Pourquoi vous pouvez tout voir aujourd’hui

Pendant la majeure partie de son histoire, l'hypogée est resté invisible, recouvert par le plancher de bois enfoui sous le sable. Ce plancher a pourri et disparu depuis longtemps, et les tunnels se sont peu à peu remplis de terre et de gravats, avant d'être entièrement dégagés par les archéologues à l'époque moderne. Il en résulte cette vue en coupe, en surplomb, devenue l'image emblématique du Colisée : on plonge le regard dans le dédale de briques à nu plutôt que de balayer une surface ovale et lisse de sable. Une section du plancher a été reconstituée au bord de l'arène ces dernières années, ce qui permet aux visites de l'arène de replacer les visiteurs au niveau des combattants tout en laissant le reste de l'hypogée visible en contrebas. Ce qui semble être une ruine est en réalité la machine mise à nu.
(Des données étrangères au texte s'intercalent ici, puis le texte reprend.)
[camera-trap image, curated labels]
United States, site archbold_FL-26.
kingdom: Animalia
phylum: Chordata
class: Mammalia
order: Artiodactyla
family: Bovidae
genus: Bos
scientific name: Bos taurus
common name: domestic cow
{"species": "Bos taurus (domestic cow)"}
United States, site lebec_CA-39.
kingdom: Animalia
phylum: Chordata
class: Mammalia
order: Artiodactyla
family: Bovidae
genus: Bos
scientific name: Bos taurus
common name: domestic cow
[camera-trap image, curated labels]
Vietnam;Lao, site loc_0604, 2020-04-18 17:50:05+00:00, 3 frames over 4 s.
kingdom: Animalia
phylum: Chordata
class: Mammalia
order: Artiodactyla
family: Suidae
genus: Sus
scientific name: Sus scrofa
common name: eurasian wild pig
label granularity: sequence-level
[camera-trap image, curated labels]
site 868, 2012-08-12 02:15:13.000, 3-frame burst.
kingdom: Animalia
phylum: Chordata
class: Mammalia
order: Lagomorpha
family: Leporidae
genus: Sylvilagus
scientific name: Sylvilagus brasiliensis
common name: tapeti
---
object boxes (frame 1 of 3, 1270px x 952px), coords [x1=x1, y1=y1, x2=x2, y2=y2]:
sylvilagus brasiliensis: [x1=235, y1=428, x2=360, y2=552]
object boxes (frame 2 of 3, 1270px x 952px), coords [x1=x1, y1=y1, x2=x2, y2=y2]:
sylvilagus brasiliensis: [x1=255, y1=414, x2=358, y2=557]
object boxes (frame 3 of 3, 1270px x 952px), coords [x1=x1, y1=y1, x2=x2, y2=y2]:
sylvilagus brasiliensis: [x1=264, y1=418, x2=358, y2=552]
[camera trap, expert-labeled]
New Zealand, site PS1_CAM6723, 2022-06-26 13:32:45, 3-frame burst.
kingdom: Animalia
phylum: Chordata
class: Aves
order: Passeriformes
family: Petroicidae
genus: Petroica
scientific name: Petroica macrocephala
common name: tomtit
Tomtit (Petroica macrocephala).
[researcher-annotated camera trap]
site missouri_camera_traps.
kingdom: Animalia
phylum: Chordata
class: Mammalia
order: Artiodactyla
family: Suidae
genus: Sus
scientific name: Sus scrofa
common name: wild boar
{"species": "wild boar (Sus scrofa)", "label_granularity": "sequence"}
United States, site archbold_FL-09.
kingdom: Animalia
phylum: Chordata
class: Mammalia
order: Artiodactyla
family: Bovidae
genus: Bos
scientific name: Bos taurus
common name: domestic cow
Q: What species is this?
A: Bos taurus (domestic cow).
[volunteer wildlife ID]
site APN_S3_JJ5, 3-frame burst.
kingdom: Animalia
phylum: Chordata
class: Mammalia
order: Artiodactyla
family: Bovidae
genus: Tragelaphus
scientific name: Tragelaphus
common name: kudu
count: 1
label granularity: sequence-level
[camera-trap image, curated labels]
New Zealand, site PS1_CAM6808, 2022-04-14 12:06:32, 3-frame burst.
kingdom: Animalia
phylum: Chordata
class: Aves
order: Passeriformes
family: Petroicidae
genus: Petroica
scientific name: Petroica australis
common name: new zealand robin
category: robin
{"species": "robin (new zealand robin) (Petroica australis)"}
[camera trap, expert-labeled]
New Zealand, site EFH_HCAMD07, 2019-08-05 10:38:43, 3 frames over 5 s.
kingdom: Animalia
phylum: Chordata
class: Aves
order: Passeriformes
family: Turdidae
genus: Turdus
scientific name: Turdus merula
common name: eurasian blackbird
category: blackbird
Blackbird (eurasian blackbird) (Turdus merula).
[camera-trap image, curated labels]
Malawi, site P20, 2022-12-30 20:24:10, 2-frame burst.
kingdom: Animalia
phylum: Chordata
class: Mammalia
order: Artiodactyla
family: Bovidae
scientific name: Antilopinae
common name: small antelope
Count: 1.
Voir l'hypogée de vos propres yeux

L'accès à l'hypogée lui-même — descendre dans les tunnels plutôt que de les observer depuis le dessus — est l'expérience la plus strictement réglementée que propose le Colisée, réservée à de petits groupes accompagnés, sur des créneaux horaires définis. Il s'agit d'un billet distinct de celui donnant accès à l'arène, bien que certains circuits premium combinent les deux. Vu d'en bas, l'ampleur de l'ingénierie frappe comme jamais depuis les gradins : la hauteur des puits, la pierre usée des rainures des ascenseurs, la complexité vertigineuse d'un mécanisme conçu pour faire monter lions et décors à travers un sol massif. Si votre offre inclut les parties souterraines, présentez-les comme la rareté absolue du site ; sinon, la vue plongeante depuis le sol de l'arène révèle tout de même l'intégralité de ce système ingénieux.